** start Items **

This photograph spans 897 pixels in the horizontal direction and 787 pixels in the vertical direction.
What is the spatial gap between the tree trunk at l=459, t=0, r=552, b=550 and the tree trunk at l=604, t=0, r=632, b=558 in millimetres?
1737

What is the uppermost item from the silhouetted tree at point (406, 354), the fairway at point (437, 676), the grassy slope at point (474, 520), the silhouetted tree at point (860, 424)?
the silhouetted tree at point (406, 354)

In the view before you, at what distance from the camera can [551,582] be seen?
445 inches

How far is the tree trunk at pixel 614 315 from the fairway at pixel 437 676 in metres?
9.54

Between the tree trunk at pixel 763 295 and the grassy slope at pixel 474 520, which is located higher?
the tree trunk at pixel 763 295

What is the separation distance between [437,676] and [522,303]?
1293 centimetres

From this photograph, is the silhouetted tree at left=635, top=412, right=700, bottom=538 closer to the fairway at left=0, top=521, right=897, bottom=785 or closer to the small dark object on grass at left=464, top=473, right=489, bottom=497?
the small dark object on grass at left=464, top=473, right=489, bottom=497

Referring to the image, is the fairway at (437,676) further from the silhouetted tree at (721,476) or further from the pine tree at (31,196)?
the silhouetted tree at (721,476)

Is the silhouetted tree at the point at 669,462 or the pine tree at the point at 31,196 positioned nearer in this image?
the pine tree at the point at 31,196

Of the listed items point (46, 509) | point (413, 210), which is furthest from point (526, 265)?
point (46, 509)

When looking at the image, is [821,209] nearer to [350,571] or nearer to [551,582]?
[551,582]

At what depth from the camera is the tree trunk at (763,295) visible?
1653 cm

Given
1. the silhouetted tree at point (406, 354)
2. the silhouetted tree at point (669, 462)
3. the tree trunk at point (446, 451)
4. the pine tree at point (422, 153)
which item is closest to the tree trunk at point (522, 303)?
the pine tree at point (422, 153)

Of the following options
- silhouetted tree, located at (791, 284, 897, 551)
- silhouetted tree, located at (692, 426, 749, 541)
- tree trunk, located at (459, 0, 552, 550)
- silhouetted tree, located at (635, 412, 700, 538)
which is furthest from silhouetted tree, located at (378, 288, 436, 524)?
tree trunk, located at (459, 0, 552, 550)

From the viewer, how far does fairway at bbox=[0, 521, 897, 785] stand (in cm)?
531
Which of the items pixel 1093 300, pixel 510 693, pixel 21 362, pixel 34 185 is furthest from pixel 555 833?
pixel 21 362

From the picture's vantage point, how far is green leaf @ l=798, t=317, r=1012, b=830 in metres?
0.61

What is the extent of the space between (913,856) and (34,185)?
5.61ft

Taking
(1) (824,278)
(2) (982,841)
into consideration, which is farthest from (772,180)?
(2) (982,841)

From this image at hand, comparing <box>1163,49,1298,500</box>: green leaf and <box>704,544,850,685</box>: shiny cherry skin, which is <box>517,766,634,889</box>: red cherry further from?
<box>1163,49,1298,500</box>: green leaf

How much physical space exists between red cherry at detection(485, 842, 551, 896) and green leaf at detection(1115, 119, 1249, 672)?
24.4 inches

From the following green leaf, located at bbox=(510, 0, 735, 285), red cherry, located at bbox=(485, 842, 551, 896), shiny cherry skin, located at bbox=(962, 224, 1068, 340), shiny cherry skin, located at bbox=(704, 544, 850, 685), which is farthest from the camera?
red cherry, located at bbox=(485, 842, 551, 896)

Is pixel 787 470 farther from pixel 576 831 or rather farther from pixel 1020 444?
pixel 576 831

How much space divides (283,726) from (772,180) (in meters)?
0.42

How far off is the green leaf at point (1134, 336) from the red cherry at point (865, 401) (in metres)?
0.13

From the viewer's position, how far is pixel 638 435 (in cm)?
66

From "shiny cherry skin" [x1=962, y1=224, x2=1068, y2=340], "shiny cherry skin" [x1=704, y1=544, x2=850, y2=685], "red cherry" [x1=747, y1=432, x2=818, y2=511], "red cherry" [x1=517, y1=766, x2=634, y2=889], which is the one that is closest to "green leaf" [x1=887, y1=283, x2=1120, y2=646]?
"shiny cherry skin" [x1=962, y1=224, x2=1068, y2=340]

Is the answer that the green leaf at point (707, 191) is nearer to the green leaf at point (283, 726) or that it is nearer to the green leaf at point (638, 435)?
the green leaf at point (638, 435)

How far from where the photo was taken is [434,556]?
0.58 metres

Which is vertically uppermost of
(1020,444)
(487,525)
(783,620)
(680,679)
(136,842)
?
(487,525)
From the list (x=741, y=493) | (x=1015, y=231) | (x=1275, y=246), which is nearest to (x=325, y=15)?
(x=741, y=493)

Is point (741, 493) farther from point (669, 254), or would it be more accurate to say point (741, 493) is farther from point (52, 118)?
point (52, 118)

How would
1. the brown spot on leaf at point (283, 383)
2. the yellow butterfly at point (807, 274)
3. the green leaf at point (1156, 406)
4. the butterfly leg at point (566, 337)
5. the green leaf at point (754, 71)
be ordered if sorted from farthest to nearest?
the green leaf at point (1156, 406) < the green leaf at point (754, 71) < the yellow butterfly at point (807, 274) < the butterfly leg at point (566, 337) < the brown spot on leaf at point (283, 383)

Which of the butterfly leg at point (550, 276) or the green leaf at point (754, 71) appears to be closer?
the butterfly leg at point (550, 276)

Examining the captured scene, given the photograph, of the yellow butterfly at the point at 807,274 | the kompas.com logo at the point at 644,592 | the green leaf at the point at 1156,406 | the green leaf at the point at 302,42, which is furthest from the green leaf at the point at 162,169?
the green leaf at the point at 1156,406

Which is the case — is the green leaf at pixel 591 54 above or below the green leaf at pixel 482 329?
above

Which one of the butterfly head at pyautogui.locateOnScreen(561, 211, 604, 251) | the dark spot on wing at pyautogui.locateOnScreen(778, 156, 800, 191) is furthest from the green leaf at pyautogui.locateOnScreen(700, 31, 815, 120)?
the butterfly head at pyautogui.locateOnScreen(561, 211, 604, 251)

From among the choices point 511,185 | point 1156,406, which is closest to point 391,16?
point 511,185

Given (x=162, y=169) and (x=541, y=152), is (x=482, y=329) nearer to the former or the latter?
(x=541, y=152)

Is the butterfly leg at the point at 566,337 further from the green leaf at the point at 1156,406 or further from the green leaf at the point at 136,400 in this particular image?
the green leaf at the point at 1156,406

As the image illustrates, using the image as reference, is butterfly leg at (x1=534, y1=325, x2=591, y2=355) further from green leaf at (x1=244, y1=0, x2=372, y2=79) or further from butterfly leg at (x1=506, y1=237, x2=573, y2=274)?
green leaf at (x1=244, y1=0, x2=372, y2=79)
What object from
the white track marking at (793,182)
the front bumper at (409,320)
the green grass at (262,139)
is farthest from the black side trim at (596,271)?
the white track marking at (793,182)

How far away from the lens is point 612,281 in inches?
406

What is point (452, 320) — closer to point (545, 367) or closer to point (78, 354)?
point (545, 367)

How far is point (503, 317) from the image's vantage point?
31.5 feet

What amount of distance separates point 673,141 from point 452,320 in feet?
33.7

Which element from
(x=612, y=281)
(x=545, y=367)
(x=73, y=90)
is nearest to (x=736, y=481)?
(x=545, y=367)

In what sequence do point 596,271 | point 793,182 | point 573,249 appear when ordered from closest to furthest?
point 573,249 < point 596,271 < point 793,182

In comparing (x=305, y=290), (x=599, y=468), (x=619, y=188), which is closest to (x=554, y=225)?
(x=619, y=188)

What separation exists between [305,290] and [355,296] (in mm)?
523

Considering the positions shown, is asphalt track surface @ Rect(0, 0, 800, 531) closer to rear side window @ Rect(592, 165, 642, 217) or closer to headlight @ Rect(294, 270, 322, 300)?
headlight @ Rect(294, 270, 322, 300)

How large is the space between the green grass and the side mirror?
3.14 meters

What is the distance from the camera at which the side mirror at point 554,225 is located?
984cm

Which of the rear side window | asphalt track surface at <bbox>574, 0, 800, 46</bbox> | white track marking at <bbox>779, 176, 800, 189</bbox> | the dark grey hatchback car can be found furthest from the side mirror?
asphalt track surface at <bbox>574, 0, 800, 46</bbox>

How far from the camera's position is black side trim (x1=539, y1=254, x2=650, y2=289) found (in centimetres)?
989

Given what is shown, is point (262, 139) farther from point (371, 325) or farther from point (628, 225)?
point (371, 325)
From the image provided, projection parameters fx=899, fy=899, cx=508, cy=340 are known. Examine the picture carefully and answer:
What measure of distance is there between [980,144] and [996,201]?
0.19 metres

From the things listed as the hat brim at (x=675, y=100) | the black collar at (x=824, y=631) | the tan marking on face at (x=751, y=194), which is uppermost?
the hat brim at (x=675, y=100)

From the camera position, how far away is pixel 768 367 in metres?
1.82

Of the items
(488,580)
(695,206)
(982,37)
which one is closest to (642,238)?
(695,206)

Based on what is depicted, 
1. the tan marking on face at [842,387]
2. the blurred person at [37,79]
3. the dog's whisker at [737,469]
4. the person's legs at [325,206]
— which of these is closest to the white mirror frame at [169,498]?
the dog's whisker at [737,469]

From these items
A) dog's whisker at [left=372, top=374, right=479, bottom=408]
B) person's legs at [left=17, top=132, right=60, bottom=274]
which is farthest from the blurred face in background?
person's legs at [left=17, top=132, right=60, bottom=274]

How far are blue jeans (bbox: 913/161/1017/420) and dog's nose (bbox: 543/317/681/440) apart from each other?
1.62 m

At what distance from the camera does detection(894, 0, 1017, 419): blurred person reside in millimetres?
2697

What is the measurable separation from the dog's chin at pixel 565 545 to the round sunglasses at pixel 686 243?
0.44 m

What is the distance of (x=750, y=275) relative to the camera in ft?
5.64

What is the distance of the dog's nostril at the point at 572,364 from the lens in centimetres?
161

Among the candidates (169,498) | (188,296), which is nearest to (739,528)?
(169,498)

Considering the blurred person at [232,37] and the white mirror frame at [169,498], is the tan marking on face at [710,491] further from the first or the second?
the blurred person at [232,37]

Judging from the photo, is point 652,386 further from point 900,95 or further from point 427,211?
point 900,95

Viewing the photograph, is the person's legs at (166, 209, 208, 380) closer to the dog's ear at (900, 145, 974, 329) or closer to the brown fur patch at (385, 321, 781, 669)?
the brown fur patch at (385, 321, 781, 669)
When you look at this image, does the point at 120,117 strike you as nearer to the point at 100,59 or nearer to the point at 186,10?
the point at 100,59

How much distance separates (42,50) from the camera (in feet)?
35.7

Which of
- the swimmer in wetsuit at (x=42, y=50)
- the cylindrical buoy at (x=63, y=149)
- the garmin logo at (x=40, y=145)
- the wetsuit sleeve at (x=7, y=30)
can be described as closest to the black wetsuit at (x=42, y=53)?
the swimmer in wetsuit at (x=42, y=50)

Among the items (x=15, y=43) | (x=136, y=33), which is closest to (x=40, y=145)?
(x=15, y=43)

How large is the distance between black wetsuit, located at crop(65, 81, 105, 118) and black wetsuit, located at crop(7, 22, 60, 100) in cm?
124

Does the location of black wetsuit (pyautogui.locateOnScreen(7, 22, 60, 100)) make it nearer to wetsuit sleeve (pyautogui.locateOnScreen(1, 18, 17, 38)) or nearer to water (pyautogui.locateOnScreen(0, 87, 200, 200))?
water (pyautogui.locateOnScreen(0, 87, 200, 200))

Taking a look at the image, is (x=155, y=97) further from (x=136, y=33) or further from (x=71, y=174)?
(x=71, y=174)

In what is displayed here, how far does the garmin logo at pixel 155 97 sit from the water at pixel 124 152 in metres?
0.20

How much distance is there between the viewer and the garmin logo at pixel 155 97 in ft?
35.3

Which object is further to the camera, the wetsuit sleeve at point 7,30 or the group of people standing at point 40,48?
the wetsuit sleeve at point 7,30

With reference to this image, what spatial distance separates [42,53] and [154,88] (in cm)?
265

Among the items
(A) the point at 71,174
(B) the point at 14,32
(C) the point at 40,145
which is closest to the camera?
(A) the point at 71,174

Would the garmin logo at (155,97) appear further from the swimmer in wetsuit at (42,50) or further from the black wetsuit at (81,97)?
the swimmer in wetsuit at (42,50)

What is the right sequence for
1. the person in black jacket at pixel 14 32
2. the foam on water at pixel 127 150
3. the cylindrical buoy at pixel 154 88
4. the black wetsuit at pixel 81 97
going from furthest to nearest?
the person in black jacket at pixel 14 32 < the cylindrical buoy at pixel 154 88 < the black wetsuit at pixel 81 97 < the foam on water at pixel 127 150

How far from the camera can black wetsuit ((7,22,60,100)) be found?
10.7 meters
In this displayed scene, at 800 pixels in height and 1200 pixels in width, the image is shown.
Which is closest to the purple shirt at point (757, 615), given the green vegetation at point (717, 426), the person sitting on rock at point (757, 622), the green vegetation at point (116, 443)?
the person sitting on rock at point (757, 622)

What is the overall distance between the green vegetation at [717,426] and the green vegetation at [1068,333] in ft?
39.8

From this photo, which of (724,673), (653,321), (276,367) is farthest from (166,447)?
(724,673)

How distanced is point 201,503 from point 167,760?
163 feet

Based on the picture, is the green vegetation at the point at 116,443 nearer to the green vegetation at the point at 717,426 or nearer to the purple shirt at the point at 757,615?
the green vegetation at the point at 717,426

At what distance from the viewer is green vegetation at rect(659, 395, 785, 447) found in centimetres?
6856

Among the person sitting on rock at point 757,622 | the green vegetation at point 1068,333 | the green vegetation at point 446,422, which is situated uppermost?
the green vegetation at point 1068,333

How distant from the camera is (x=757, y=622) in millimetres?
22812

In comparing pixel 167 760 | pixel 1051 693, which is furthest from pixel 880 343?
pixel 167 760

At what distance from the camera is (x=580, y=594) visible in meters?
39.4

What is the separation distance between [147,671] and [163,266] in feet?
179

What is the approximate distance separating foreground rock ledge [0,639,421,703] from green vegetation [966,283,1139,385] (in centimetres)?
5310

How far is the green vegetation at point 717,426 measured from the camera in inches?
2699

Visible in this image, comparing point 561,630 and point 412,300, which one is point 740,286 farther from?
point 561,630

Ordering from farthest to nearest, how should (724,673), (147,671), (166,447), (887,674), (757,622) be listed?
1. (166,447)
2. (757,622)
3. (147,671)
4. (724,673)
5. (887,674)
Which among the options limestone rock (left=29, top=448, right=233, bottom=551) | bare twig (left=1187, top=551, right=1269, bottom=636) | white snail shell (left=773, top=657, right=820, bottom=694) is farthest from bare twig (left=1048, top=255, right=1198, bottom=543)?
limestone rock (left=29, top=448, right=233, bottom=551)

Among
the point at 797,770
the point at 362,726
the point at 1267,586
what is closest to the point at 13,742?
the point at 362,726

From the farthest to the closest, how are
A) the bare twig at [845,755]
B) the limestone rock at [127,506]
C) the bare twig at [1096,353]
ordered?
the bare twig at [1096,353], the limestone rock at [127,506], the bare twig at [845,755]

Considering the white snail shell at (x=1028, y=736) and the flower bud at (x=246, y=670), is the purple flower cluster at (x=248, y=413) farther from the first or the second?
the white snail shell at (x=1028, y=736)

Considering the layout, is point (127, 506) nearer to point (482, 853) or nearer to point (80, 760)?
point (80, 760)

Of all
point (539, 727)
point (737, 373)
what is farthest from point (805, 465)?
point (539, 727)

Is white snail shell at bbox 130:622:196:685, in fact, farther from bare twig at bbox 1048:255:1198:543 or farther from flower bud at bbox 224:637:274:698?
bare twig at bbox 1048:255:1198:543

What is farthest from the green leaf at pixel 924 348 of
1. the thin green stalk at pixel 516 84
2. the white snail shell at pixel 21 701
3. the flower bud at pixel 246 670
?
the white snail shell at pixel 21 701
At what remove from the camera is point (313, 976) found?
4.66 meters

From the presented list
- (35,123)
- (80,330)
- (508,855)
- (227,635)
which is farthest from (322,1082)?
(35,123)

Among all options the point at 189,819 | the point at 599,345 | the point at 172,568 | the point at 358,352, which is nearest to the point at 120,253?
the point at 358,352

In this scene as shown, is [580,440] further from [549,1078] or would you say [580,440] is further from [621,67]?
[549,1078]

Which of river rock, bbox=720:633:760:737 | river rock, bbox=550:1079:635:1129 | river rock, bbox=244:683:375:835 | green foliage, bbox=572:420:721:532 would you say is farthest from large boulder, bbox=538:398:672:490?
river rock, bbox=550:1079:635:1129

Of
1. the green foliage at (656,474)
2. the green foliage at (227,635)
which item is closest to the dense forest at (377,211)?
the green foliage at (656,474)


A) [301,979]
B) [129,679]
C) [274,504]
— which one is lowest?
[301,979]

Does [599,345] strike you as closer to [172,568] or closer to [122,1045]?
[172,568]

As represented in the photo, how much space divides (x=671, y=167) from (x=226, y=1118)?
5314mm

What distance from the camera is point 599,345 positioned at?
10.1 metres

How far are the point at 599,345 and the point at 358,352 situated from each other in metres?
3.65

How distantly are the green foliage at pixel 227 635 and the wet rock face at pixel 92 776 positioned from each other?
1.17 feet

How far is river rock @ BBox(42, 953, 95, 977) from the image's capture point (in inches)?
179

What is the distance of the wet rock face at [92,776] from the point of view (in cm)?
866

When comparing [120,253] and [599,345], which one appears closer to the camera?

** end Items **

- _Exercise goal_
Reproduce nothing but the lines from the line containing "Among all options" to the last line of the data, each exactly as written.

- _Task response_
Among all options the point at 189,819 | the point at 599,345 | the point at 172,568 | the point at 358,352, which is nearest to the point at 120,253?
the point at 358,352

In this scene as shown, is [580,440] further from [549,1078] or would you say [580,440] is further from [621,67]?
[549,1078]

Which of river rock, bbox=720:633:760:737 | river rock, bbox=550:1079:635:1129 | river rock, bbox=244:683:375:835 | green foliage, bbox=572:420:721:532 would you say is farthest from large boulder, bbox=538:398:672:490?
river rock, bbox=550:1079:635:1129

Of
1. the green foliage at (656,474)
2. the green foliage at (227,635)
which item is closest to the dense forest at (377,211)?
the green foliage at (656,474)


A) [301,979]
B) [129,679]
C) [274,504]
— which one is lowest?
[301,979]

Does [599,345] strike you as closer to [172,568] or closer to [122,1045]?
[172,568]

As represented in the photo, how much space divides (x=671, y=167) from (x=226, y=1118)?
5314mm

What distance from the camera is point 599,345 positioned at?
10.1 metres

How far are the point at 599,345 and the point at 358,352 situated from each other in metres?
3.65

How distantly are the green foliage at pixel 227 635 and the wet rock face at pixel 92 776 positioned from each other?
1.17 feet

How far is river rock @ BBox(42, 953, 95, 977) from the image's capture point (in inches)?
179

What is the distance of the wet rock face at [92,776] from the point of view (in cm)?
866

When comparing [120,253] and [599,345], which one appears closer to the camera?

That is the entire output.